THE PROBLEM —
Your task is to transcribe all the entries exactly, excluding pictures.

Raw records
◇ ◇ ◇ ◇ ◇

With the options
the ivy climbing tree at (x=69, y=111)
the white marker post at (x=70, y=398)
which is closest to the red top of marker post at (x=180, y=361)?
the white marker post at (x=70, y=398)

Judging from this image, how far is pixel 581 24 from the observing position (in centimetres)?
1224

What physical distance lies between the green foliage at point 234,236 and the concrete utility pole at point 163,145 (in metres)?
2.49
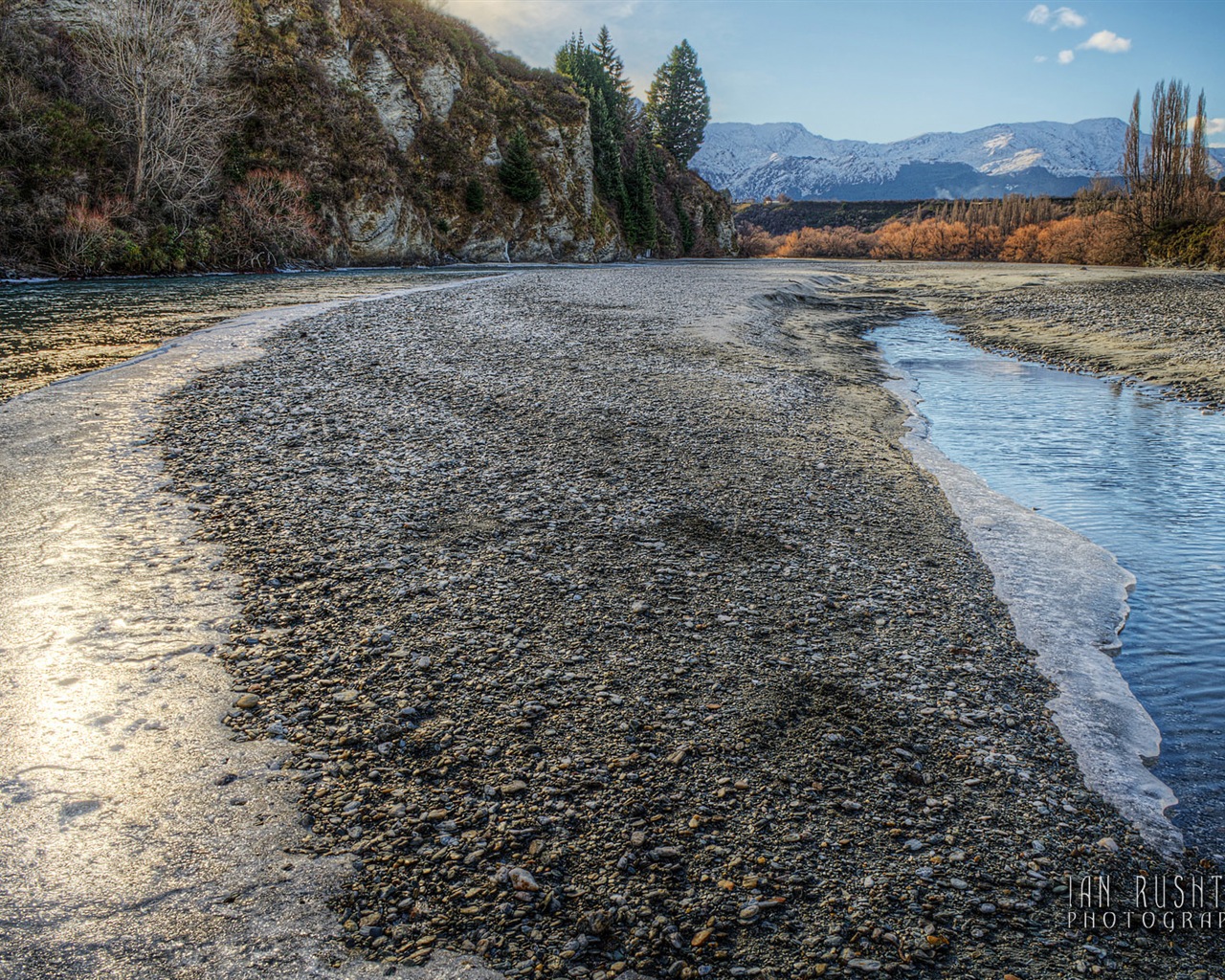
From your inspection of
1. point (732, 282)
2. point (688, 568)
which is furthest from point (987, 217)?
point (688, 568)

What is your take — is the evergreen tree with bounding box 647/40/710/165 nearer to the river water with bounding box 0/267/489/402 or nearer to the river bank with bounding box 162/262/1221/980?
the river water with bounding box 0/267/489/402

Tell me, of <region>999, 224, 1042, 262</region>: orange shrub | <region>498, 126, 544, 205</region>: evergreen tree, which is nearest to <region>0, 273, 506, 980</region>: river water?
<region>498, 126, 544, 205</region>: evergreen tree

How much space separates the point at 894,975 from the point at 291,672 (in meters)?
2.89

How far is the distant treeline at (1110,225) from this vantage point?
45.4 metres

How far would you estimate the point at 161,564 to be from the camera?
4605 mm

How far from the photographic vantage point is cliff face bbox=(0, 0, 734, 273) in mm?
22969

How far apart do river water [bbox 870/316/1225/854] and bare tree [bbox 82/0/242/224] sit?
26147 millimetres

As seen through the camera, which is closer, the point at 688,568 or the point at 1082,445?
the point at 688,568

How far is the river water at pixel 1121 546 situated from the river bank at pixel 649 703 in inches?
13.9

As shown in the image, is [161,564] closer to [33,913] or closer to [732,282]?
[33,913]

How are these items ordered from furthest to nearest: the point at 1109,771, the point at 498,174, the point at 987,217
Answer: the point at 987,217 < the point at 498,174 < the point at 1109,771

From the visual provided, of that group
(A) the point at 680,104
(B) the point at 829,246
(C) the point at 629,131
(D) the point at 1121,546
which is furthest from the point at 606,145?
(D) the point at 1121,546

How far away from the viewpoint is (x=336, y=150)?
114ft

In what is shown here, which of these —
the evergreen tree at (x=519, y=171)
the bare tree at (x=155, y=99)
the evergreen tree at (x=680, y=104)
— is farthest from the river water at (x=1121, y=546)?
the evergreen tree at (x=680, y=104)
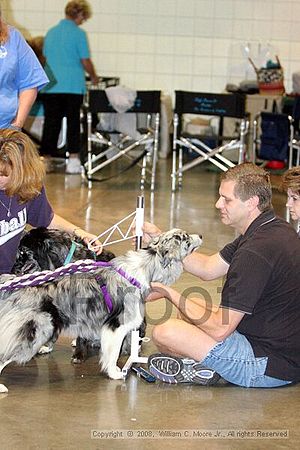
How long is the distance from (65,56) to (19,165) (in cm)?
609

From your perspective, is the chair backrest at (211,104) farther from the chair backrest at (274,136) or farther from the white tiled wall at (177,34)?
the white tiled wall at (177,34)

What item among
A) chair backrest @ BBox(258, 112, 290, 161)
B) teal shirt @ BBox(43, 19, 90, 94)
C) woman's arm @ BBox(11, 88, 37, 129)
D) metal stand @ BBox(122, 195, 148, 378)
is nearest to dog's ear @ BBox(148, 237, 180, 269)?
metal stand @ BBox(122, 195, 148, 378)

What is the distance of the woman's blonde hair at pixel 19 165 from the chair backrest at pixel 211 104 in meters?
5.26

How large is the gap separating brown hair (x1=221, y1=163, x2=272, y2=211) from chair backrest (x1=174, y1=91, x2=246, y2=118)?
17.5 feet

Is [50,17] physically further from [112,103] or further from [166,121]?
[112,103]

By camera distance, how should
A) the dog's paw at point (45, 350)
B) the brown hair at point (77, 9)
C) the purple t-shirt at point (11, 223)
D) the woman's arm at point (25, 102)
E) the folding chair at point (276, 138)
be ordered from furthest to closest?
1. the brown hair at point (77, 9)
2. the folding chair at point (276, 138)
3. the woman's arm at point (25, 102)
4. the dog's paw at point (45, 350)
5. the purple t-shirt at point (11, 223)

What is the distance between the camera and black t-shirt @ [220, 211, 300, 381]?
11.9 ft

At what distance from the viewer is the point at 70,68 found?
9.88 m

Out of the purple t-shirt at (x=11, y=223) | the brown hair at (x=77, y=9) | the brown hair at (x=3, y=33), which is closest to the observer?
the purple t-shirt at (x=11, y=223)

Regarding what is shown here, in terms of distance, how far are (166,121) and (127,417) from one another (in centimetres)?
784

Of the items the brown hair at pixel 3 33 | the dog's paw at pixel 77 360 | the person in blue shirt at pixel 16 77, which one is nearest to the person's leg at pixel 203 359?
the dog's paw at pixel 77 360

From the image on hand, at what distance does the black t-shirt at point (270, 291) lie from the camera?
364 centimetres

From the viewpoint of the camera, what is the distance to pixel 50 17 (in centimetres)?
1188

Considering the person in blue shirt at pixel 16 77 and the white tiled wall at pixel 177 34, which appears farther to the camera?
the white tiled wall at pixel 177 34
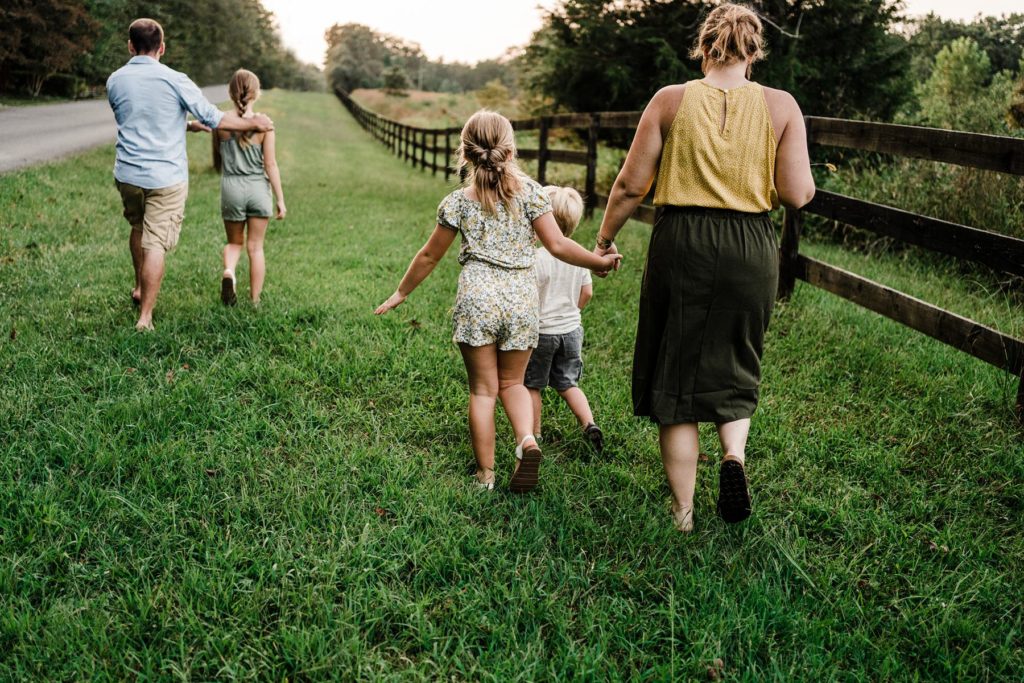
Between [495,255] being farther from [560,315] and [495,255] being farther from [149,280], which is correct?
[149,280]

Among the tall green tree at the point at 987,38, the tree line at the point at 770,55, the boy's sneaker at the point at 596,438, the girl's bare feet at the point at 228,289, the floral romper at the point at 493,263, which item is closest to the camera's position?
the floral romper at the point at 493,263

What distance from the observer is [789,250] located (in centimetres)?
550

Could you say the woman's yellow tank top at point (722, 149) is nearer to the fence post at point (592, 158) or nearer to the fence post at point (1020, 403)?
the fence post at point (1020, 403)

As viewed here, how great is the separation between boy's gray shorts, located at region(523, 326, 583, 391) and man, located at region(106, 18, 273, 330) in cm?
272

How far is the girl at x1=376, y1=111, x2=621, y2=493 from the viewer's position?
2.84 m

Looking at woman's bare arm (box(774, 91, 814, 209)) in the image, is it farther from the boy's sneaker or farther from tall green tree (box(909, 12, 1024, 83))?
tall green tree (box(909, 12, 1024, 83))

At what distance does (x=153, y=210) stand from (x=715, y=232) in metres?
3.82

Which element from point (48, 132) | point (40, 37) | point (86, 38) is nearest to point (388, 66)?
point (86, 38)

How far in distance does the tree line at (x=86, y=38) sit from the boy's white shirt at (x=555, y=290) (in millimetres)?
27079

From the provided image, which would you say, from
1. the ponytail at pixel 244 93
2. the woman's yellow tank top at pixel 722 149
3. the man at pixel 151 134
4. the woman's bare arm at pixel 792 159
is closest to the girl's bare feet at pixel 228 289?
the man at pixel 151 134

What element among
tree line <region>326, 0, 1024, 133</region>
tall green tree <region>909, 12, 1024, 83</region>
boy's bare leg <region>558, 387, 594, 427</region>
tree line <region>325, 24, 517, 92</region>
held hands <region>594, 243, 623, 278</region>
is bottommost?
boy's bare leg <region>558, 387, 594, 427</region>

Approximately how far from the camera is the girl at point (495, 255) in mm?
2838

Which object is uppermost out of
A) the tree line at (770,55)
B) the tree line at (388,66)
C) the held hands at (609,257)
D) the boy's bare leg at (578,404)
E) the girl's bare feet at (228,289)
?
the tree line at (388,66)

◇ ◇ ◇ ◇ ◇

SOLUTION BELOW —
With the options
the ivy climbing tree at (x=69, y=111)
the white marker post at (x=70, y=398)
which is closest to the red top of marker post at (x=180, y=361)?
the white marker post at (x=70, y=398)

Judging from this image, how far is pixel 581 24 from the observing position (in centimetres)?
1224

What physical distance lies between the green foliage at point 234,236 and the concrete utility pole at point 163,145 (in metres)?
2.49
From your inspection of
1. point (732, 282)
2. point (688, 568)
which is furthest from point (987, 217)?
point (688, 568)

What is your take — is the evergreen tree with bounding box 647/40/710/165 nearer to the river water with bounding box 0/267/489/402 or nearer to the river bank with bounding box 162/262/1221/980?
the river water with bounding box 0/267/489/402

Tell me, of <region>999, 224, 1042, 262</region>: orange shrub | <region>498, 126, 544, 205</region>: evergreen tree, which is nearest to <region>0, 273, 506, 980</region>: river water?
<region>498, 126, 544, 205</region>: evergreen tree

How much space separates the point at 894,975 from the point at 291,672 (in meters)?
2.89

How far is the distant treeline at (1110,225) from this vantage point?
45.4 metres

How far would you estimate the point at 161,564 to be from the camera?
4605 mm

How far from the photographic vantage point is cliff face bbox=(0, 0, 734, 273) in mm?
22969

How far apart do river water [bbox 870/316/1225/854] and bare tree [bbox 82/0/242/224] sit?
26147 millimetres

As seen through the camera, which is closer, the point at 688,568 or the point at 1082,445?
the point at 688,568

How far is the river water at pixel 1121 546 situated from the river bank at pixel 649 703 in inches?
13.9

As shown in the image, is [161,564] closer to [33,913] or closer to [732,282]?
[33,913]

How are these items ordered from furthest to nearest: the point at 1109,771, the point at 498,174, the point at 987,217
Answer: the point at 987,217 < the point at 498,174 < the point at 1109,771

From the visual provided, of that group
(A) the point at 680,104
(B) the point at 829,246
(C) the point at 629,131
(D) the point at 1121,546
which is furthest from the point at 606,145?
(D) the point at 1121,546

How far away from the viewpoint is (x=336, y=150)?
114ft

In what is shown here, which of these —
the evergreen tree at (x=519, y=171)
the bare tree at (x=155, y=99)
the evergreen tree at (x=680, y=104)
— is farthest from the river water at (x=1121, y=546)?
the evergreen tree at (x=680, y=104)
How long is the distance from (65,56) to (19,165) (in cm)?
609

From your perspective, is the chair backrest at (211,104) farther from the chair backrest at (274,136) or farther from the white tiled wall at (177,34)?
the white tiled wall at (177,34)

What item among
A) chair backrest @ BBox(258, 112, 290, 161)
B) teal shirt @ BBox(43, 19, 90, 94)
C) woman's arm @ BBox(11, 88, 37, 129)
D) metal stand @ BBox(122, 195, 148, 378)
is nearest to dog's ear @ BBox(148, 237, 180, 269)?
metal stand @ BBox(122, 195, 148, 378)

What is the distance of the woman's blonde hair at pixel 19 165 from the chair backrest at pixel 211 104 in meters?
5.26

How large is the gap separating brown hair (x1=221, y1=163, x2=272, y2=211) from chair backrest (x1=174, y1=91, x2=246, y2=118)?
17.5 feet

Is [50,17] physically further from [112,103] or further from [166,121]?
[112,103]

By camera distance, how should
A) the dog's paw at point (45, 350)
B) the brown hair at point (77, 9)
C) the purple t-shirt at point (11, 223)
D) the woman's arm at point (25, 102)
E) the folding chair at point (276, 138)
be ordered from furthest to closest?
1. the brown hair at point (77, 9)
2. the folding chair at point (276, 138)
3. the woman's arm at point (25, 102)
4. the dog's paw at point (45, 350)
5. the purple t-shirt at point (11, 223)

What is the distance between the camera and black t-shirt @ [220, 211, 300, 381]?
11.9 ft

At what distance from the viewer is the point at 70,68 found?
9.88 m

Out of the purple t-shirt at (x=11, y=223) | the brown hair at (x=77, y=9) | the brown hair at (x=3, y=33), which is closest to the observer?
the purple t-shirt at (x=11, y=223)

Regarding what is shown here, in terms of distance, how far are (166,121) and (127,417) from one another (in centimetres)?
784

Of the items the brown hair at pixel 3 33 | the dog's paw at pixel 77 360 | the person in blue shirt at pixel 16 77, which one is nearest to the person's leg at pixel 203 359?
the dog's paw at pixel 77 360

From the image on hand, at what distance does the black t-shirt at point (270, 291) lie from the camera?
364 centimetres

From the viewpoint of the camera, what is the distance to pixel 50 17 (in centimetres)?
1188

Considering the person in blue shirt at pixel 16 77 and the white tiled wall at pixel 177 34, which appears farther to the camera?
the white tiled wall at pixel 177 34
Between [495,255] being farther from [560,315] and [495,255] being farther from [149,280], which is correct?
[149,280]

Among the tall green tree at the point at 987,38, the tree line at the point at 770,55, the boy's sneaker at the point at 596,438, the girl's bare feet at the point at 228,289, the floral romper at the point at 493,263, which item is closest to the camera's position?
the floral romper at the point at 493,263

What distance from the observer is [789,250] located (in centimetres)?
550

Could you say the woman's yellow tank top at point (722, 149) is nearer to the fence post at point (592, 158) or nearer to the fence post at point (1020, 403)?
the fence post at point (1020, 403)

As viewed here, how great is the separation between boy's gray shorts, located at region(523, 326, 583, 391) and man, located at region(106, 18, 273, 330) in cm?
272

How far is the girl at x1=376, y1=111, x2=621, y2=493 from the viewer's position?
2.84 m

Looking at woman's bare arm (box(774, 91, 814, 209)) in the image, is it farther from the boy's sneaker or farther from tall green tree (box(909, 12, 1024, 83))?
tall green tree (box(909, 12, 1024, 83))

At what distance does (x=153, y=210) stand from (x=715, y=232) in metres?
3.82

Which element from point (48, 132) | point (40, 37) | point (86, 38) is nearest to point (388, 66)?
point (86, 38)

How far in distance does the tree line at (x=86, y=38) sit from the boy's white shirt at (x=555, y=290) (in millimetres)?
27079

From the provided image, which would you say, from
1. the ponytail at pixel 244 93
2. the woman's yellow tank top at pixel 722 149
3. the man at pixel 151 134
4. the woman's bare arm at pixel 792 159
is closest to the girl's bare feet at pixel 228 289?
the man at pixel 151 134

What element among
tree line <region>326, 0, 1024, 133</region>
tall green tree <region>909, 12, 1024, 83</region>
boy's bare leg <region>558, 387, 594, 427</region>
tree line <region>325, 24, 517, 92</region>
held hands <region>594, 243, 623, 278</region>
is bottommost?
boy's bare leg <region>558, 387, 594, 427</region>

Approximately how far from the camera is the girl at point (495, 255) in mm?
2838

Which object is uppermost out of
A) the tree line at (770,55)
B) the tree line at (388,66)
C) the held hands at (609,257)
D) the boy's bare leg at (578,404)
E) the girl's bare feet at (228,289)
?
the tree line at (388,66)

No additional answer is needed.